As for acclimating... I'm not entirely sure, and talking with a qualified vet would probably be better than asking most on this board... Ed K might have some good suggestions... Getting them straight from the importer as soon as they are imported helps... don't bother having some middle man involved, especially one that will "treat" the frogs for you... either put down the time and money to do it yourself, or don't get involved in the frogs. There are multiple things that can come up with newly imported frogs... bacterial infections, nose rub, worms, etc. It's stressful on the frogs' bodies to treat all these issues at the same time (especially when meds like panacur can cause dehydration, not to mention the shocks to the system) so you need to develop a treatment plan with your vet. I recently treated some frogs that typically developed bacterial infections, so their first meds where antibiotics, and they got wormed near the end of their quarentine (90 days) after most of the other treatments were done. 

The only thing I know is common in these frogs is nose rub... very, very common... make sure these get treated. There are good pastes that you can put on the wounds to keep the infection from spreading, and let it heal. These will scar, but better to have a scar and a live frog.

Make sure in their Q tanks they get decent enough air flow and have perches that are dry... sitting on wet things, especially in stagnant air can cause them to develop sores and infections on the feet and belly.


----------



## *GREASER* (Apr 11, 2004)

pics coming soon...........


----------



## UmbraSprite (Mar 2, 2007)

I have a really good vet who worked out a protocol with me for treating new imports. I will have to dig around to look for it. She had no experience with this species but managed to help me keep 4 specimens from a shipment of 18 alive and well.....the others went to the National Aquarium in Baltimore and the importer....none of which survived.

We used three treatments. 

1. A triple antibiotic creme/gel on scrapes (nose rubs)

2. A 15 minute daily soak (preferable to other more invasive/stressful methods) 

3. Powdered crickets.

I can't remember which meds were used so I will have to dig up that info for you. These guys are actually tough little suckers and can be "force fed" if necessary to keep them going. Once you drop something in their mouths...down it goes. No mess, no fuss.

I STRONGLY recommend getting the animals well hydrated and feeding regularly before treating. As was mentioned the medications can tax them in most cases worse than any parasites they may have. 

I quarrantine in large plastic containers with screen lids. I put in perches and a large dog bowl of fresh water daily. (I let tap sit at least 24 hours to dechlorinate although it probably isn't necessary with these guys) Every few days I completely rinse out the containers. They will go right to the water and soak up all they need.
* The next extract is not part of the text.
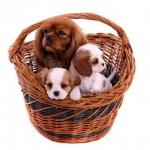 Leder Hundecouch, Hundesofa oder doch lieber ein Hundekorb für Cavaliere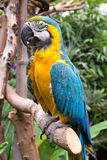 Blue-and-Yellow Macaw, Ara ararauna. Macaw in Victoria Butterfly Gardens. Victoria, BC, Canada Royalty Free Stock Image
I do an occasional mist but it really isn't necessary for this species as long as they have a place to obtain water via soaking.

My current specimens showed some parasite load in the fecals but not enough to warrant my treating them. Frequent cleaning and water changes prevent increased loads. If appetite or weight drops I will re-fecal. The first specimens I kept however....were a veritably parasitology textbook. I have never seen so many organisms on a slide. 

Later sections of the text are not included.